Und dann ist da die einnehmende Rey (Daisy Ridley), die als Lehrling all das aufwärmen darf, was vor knappen vier Jahrzehnten Luke Skywalker kosten durfte: Das Erlernen des Gebrauchs der Macht. Nur scheint sie ein wenig vifer zu sein als ihr Mentor, denn sie begreift rascher - sozusagen im Schnelldurchlauf. Für was sich die zu Recht gefeierte Ur-Trilogie viel wertvolle Zeit nahm, muss hier trotz eigentlich vorhandener Erzähl-Ressourcen vorgespulter vonstattengehen. Was vielleicht schade ist, denn bestechend gerät dieser dramaturgische Aufguss hauptsächlich von „The Empire Strikes Back" nicht. Doch wird von dieser (notwendigen) Erkenntnis mit wunderschönen Aufnahmen Irlands und nostalgischer Freude im Angesicht Mark Hamills wohlig abgelenkt. Und das darf ruhig so sein, denn wenn auch zu viel das Imperium zurückschlägt, gelingt es Rian Johnson durchaus, der Geschichte, die er selbst (mit)geschrieben hat, die nötige (zur Mitte hin strapazierte) Kurzweil unterzuheben. Zu erwähnen bliebe, dass auch das Motiv des mit seinen Sehnsüchten ins Dunkle abdriftenden Auszubildenden (???) erneut Verwendung findet. Aber lassen wir die Mäkelei, die ohnehin unter Umständen nur deshalb angezeigt zu sein scheint, weil der Vorgängerfilm des Franchise die Erwartungen so gut wie unerfüllbar in die Höhe schraubte.
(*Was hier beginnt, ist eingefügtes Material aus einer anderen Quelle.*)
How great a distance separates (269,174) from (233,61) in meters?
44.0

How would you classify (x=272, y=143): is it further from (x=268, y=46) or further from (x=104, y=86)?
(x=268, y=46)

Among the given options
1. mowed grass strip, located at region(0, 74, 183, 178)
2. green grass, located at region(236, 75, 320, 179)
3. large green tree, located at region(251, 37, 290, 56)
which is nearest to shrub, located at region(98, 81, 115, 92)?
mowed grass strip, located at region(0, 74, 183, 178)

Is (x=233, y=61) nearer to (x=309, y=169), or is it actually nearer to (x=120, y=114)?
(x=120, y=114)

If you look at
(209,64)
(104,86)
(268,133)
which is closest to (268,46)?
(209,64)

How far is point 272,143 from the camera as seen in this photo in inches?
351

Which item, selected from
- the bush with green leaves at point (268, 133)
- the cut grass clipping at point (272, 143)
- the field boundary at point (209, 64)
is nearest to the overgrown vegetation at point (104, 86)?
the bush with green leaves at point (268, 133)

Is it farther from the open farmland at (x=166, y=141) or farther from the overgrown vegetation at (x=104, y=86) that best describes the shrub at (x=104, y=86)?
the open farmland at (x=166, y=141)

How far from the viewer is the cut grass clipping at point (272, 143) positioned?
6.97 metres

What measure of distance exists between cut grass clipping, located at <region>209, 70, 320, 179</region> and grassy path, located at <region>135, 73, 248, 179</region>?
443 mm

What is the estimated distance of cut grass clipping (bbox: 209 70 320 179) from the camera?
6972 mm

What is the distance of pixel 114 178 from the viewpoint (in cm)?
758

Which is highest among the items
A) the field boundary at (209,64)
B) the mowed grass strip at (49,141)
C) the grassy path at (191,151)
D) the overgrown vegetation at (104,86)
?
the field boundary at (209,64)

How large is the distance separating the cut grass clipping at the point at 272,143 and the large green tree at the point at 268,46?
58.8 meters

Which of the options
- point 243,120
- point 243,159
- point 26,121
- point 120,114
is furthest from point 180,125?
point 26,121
„Star Wars: The Last Jedi" überzeugt ebensowenig als (dunkle) Bedrohung wie einst Episode 1 anno 1999. Nicht zuletzt auch deshalb, weil das von ihren Gegnern wiederholt an der Nase herumgeführte „imperiale" Chefpersonal zu sehr wie ein Karnevalsverein wirkt, dessen hampelige Führungsriege sich gegenseitig beim bunten Kehraus im Weg steht. Und er mag eine kleine Enttäuschung sein, wenn man die erwachsene Märchengeschichte von „Rogue One" vor Augen hat, die selbstredend für sich ins Feld führt, dass sie gar keine echte Fortsetzung ist. Rian Johnsons Film hat seinen Reiz, wenn er auch nicht den alten, neuen Zauber von „Star Wars: The Force Awakens" versprüht. Er ist opulent. Er ist schick. Er ist sympathisch. Er ist gutartig. Und er ist artig.